British International Trade Secretary Anne-Marie Trevelyan speaks at the Conservative Party Spring Conference in Blackpool, Britain March 18, 2022.
British International Trade Secretary Anne-Marie Trevelyan speaks at the Conservative Party Spring Conference in Blackpool, Britain March 18, 2022. Reuters / PHIL NOBLE

The 11 candidates seeking to replace Boris Johnson as prime minister will learn the planned timetable to select the new British leader on Monday, as the contest becomes increasingly unpredictable, bitter and divisive.

British Foreign Secretary Liz Truss became the latest high-profile name to put herself forward, echoing the promises of her rivals to cut taxes and saying she would maintain a tough line against Russian President Vladimir Putin.

Johnson was forced out last Thursday after his government imploded over a series of scandals.

The contest is for the leadership of the ruling Conservative Party, with the winner then becoming prime minister. The aim is to find a successor by early September.

Lawmakers will have to whittle the candidates down to a final two by July 21, before a postal ballot of the Conservative Party's 200,000 members takes place over the summer.

Bob Blackman, a Conservative lawmaker who sits on the executive of the 1922 Committee which sets the rules, said the process would be finalised on Monday evening.

He expected candidates to secure the support of about 20 lawmakers to proceed to the first round of voting, before further ballots decide a final two.

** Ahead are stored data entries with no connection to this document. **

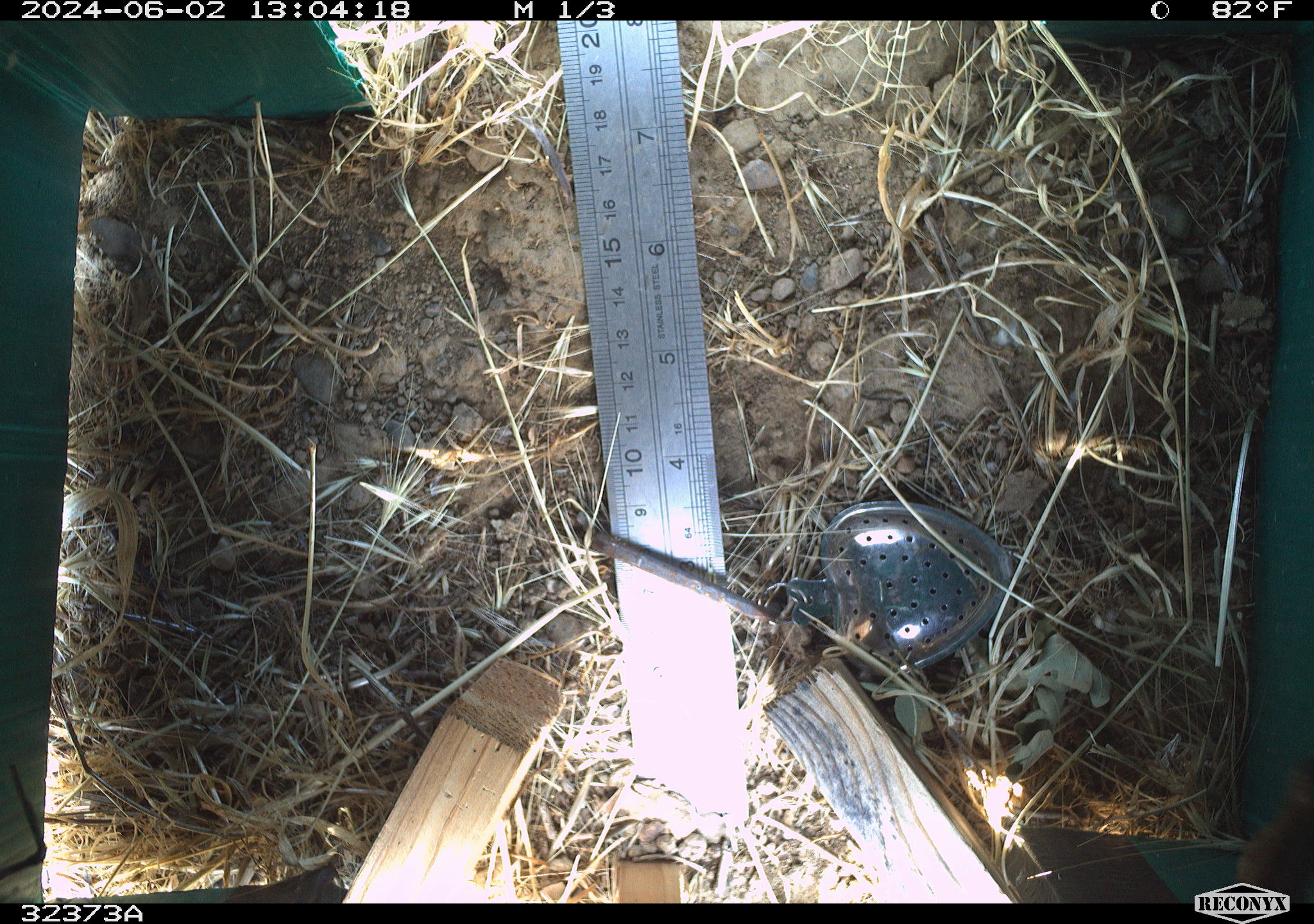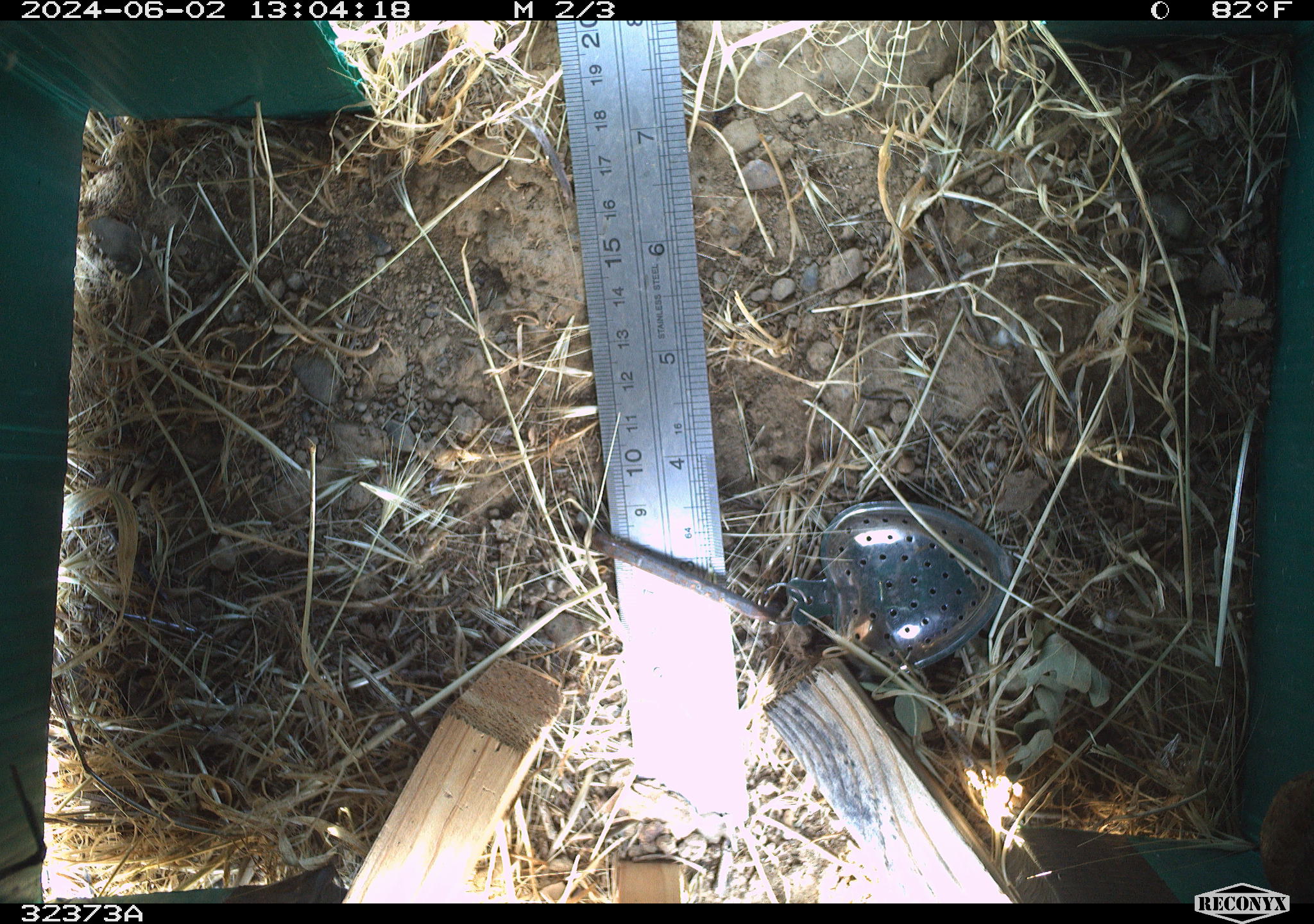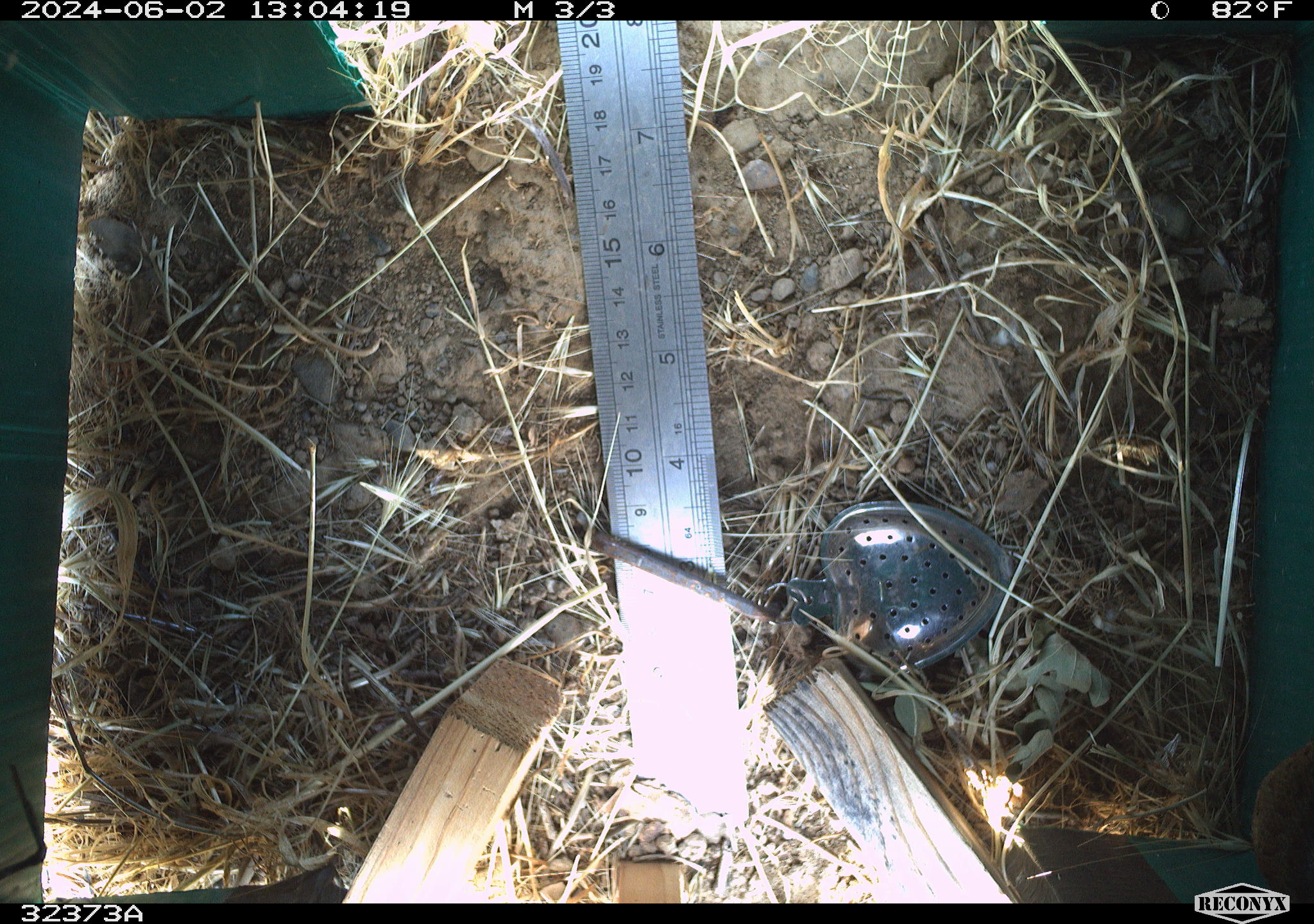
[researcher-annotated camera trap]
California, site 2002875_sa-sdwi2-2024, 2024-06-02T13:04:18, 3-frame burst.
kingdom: Animalia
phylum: Chordata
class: Reptilia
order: Squamata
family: Phrynosomatidae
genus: Sceloporus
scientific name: Sceloporus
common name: spiny lizards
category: sceloporus species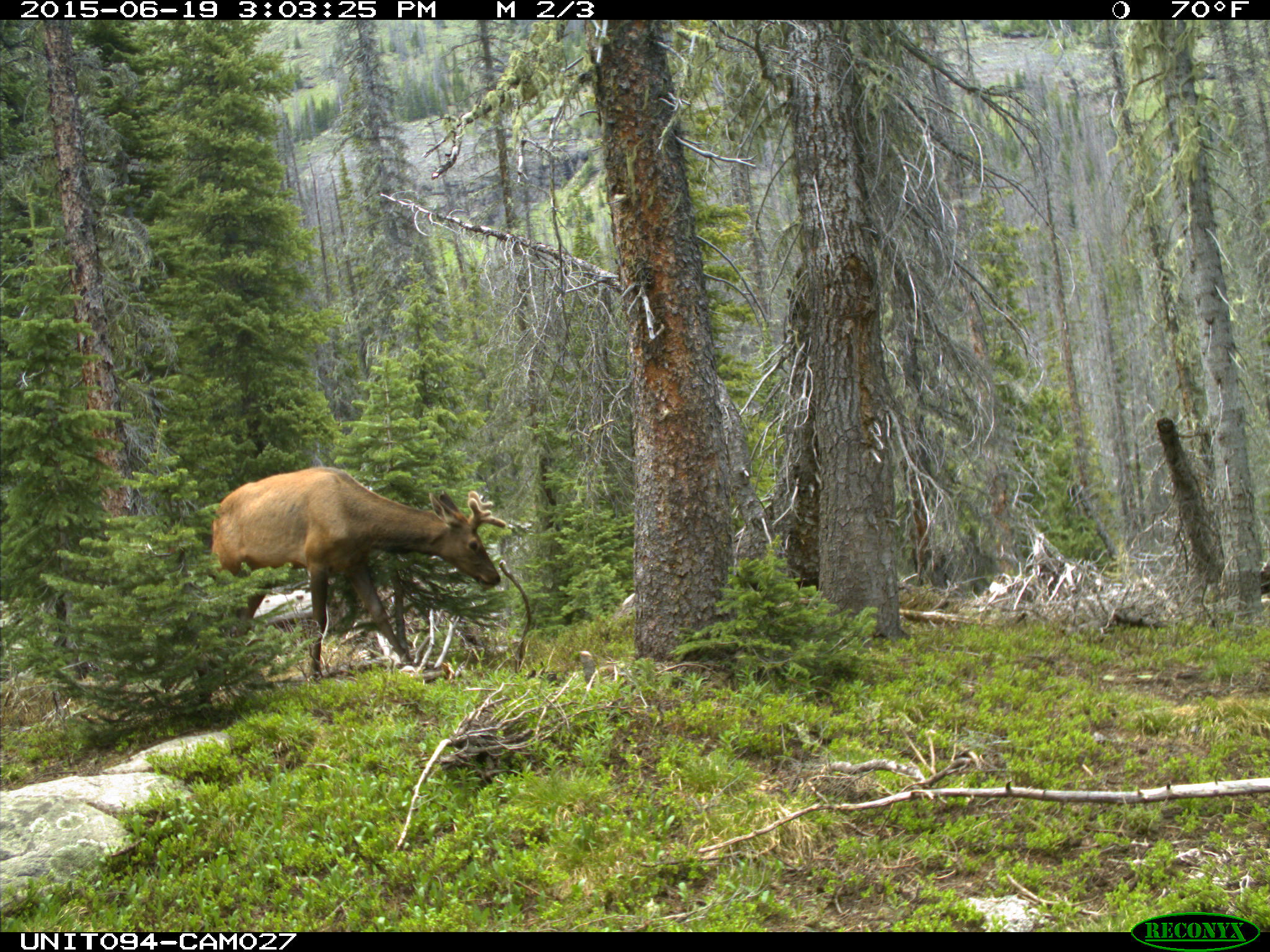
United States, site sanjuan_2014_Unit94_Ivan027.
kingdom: Animalia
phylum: Chordata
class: Mammalia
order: Artiodactyla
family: Cervidae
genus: Cervus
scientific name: Cervus elaphus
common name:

Already the battle for the top job is becoming personal.

The former finance minister Sajid Javid, another of the candidates, criticised what he called "poisonous gossip" and "attack memos" delivered by some colleagues over the weekend.

"This isn't the House of Cards or the Game of Thrones, and the people who are here just because they enjoy the game, they are in the wrong place," he said. "This is a time for pulling together, not apart."

The race followed one of the most tumultuous periods in modern British political history, when more than 50 government ministers and aides quit, denouncing Johnson's character, integrity and inability to tell the truth.

With many lawmakers unhappy with the disgraced Johnson remaining in office until a successor is found, the party is looking to accelerate the election process.

TAX CUTS

The issue of tax cuts was fast becoming the central battle in the race with nearly all of the candidates promising to cut business or personal taxes.

Setting out her pitch, Truss, who has held ministerial jobs in a number of government departments including trade, justice and the treasury, said she would reverse the recent rise in National Insurance contributions and signalled a cut to corporation tax.

Fellow contenders Jeremy Hunt and Javid both pledged to cut corporation tax, while the former defence minister Penny Mordaunt has promised to cut fuel duty.

Former finance minister Rishi Sunak is the early front runner, but he is the only candidate who has played down the prospect of imminent tax cuts, saying the adoption of "comforting fairy tales" would leave future generations worse off.

This has prompted his rivals to attack his economic record after the tax burden rose to the highest level since the 1950s. One lawmaker confirmed that a dossier criticising Sunak's record had been circulating on lawmaker WhatsApp groups.

"FANTASY ECONOMICS"

Nadhim Zahawi, appointed finance minister in the turmoil of last week, said he was also being targeted by rivals after media reports raised questions about the former businessman's personal finances and tax record.

Whoever wins the leadership race will be faced with a daunting in-tray.

Britain's economy is facing rocketing inflation, high debt, and low growth, with people coping with the tightest squeeze on their finances in decades, all set against a backdrop of an energy crunch exacerbated by the war in Ukraine which has sent fuel prices soaring.

On the issue of immigration, all the main leadership candidates have pledged to keep the government's policy of sending asylum seekers to Rwanda, showing how the party has moved to the right of the political spectrum in recent years.

Other candidates include the attorney general, Suella Braverman, the chair of parliament's foreign affairs committee Tom Tugendhat, and the transport secretary Grant Shapps.

One Conservative member of parliament said he was astonished by the number of his people entering the leadership contest.

"I shouldn't be surprised by the ambitions and the delusions of some of my colleagues, but I am," he said. "I expect we will narrow down the list of candidates very quickly."

The opposition labour leader Keir Starmer in a speech took aim at an "arms race of fantasy economics" from the Conservative leadership candidates, claiming that more than 200 billion pounds ($239 billion) of commitments made by them over the weekend were unfunded.

Johnson has declined to endorse any of the candidates.